• [YOUR OBJECTIVE] The data must be given again exactly as written, with all images omitted.

⟨

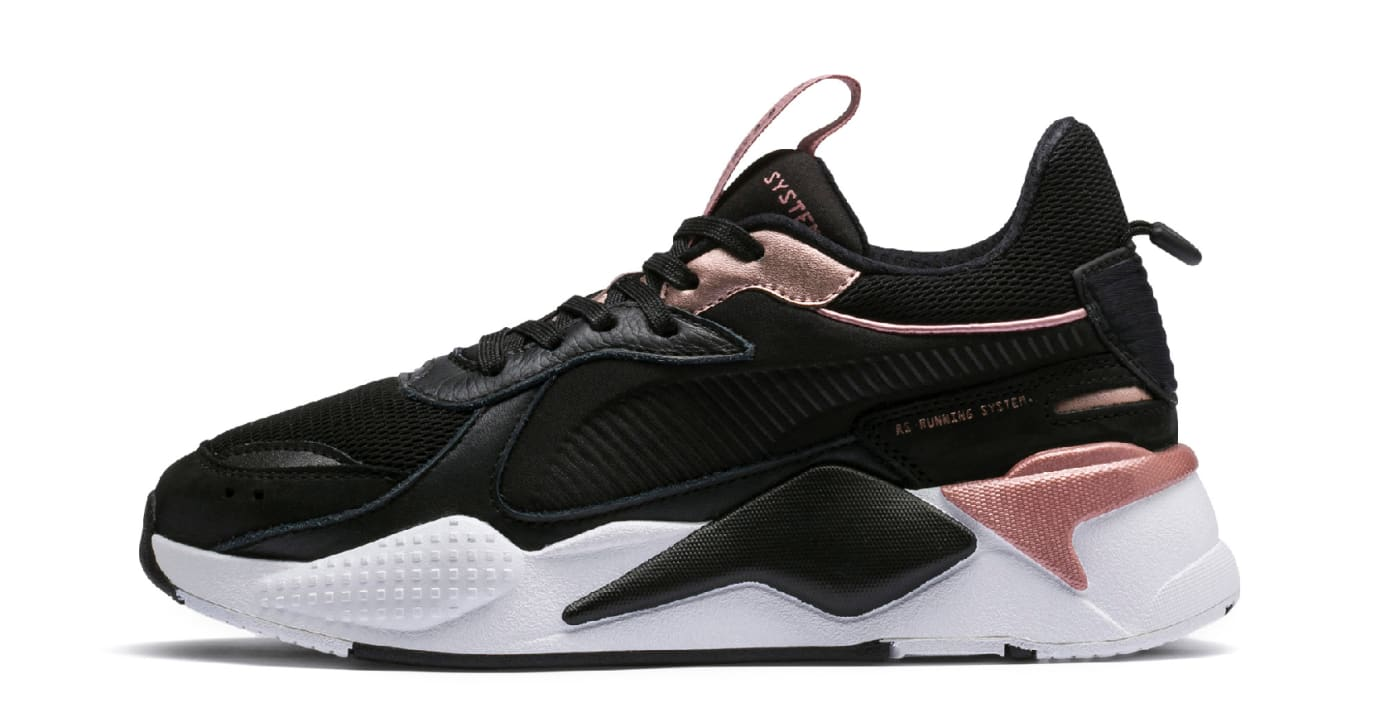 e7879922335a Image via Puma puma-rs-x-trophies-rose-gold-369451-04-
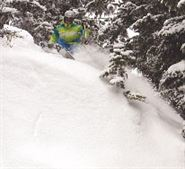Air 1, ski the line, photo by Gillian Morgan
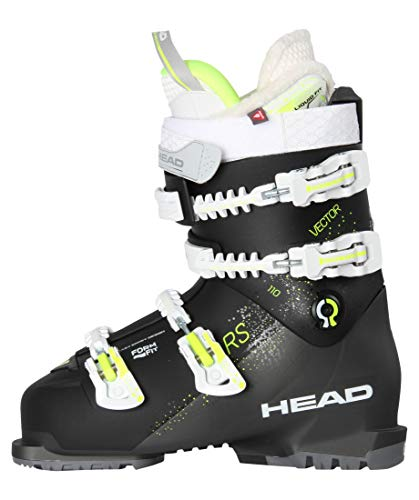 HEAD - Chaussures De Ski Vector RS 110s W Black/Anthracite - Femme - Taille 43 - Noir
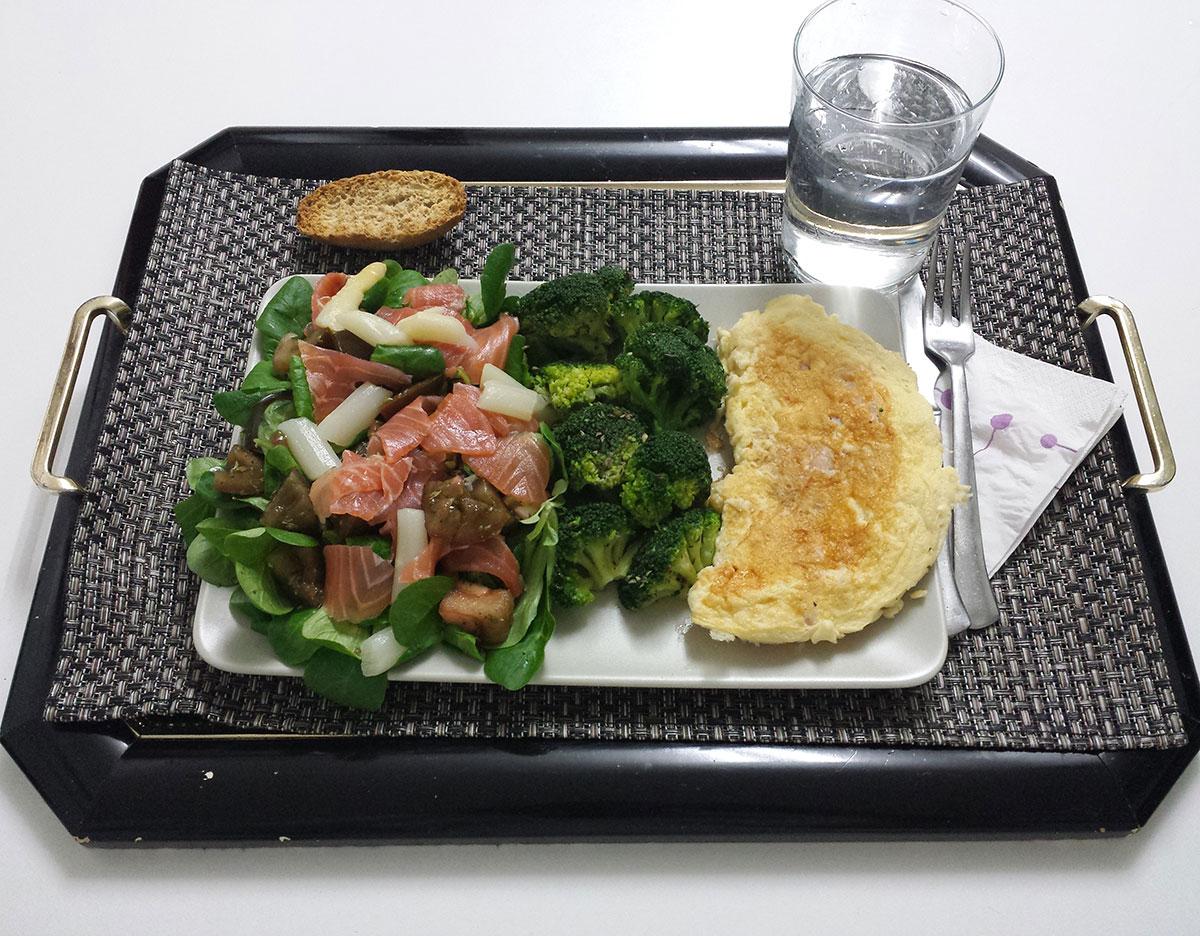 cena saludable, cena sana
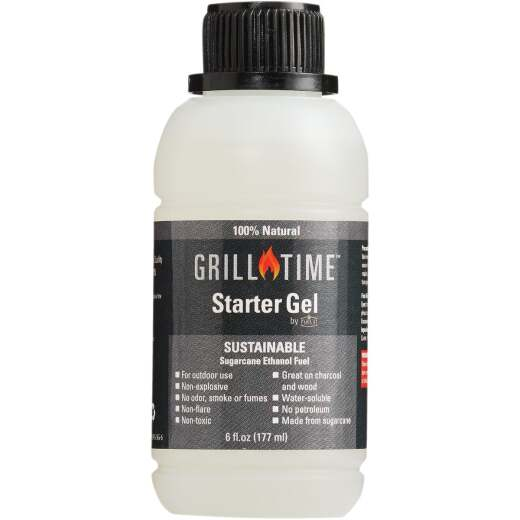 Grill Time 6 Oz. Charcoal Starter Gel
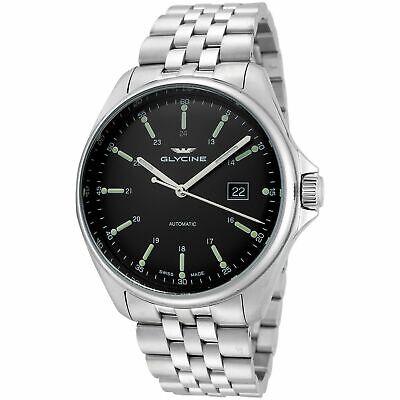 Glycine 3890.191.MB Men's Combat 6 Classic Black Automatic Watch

⟩

• [RESULT]
 e7879922335a Image via Puma puma-rs-x-trophies-rose-gold-369451-04-
Air 1, ski the line, photo by Gillian Morgan
 HEAD - Chaussures De Ski Vector RS 110s W Black/Anthracite - Femme - Taille 43 - Noir
 cena saludable, cena sana
 Grill Time 6 Oz. Charcoal Starter Gel
 Glycine 3890.191.MB Men's Combat 6 Classic Black Automatic Watch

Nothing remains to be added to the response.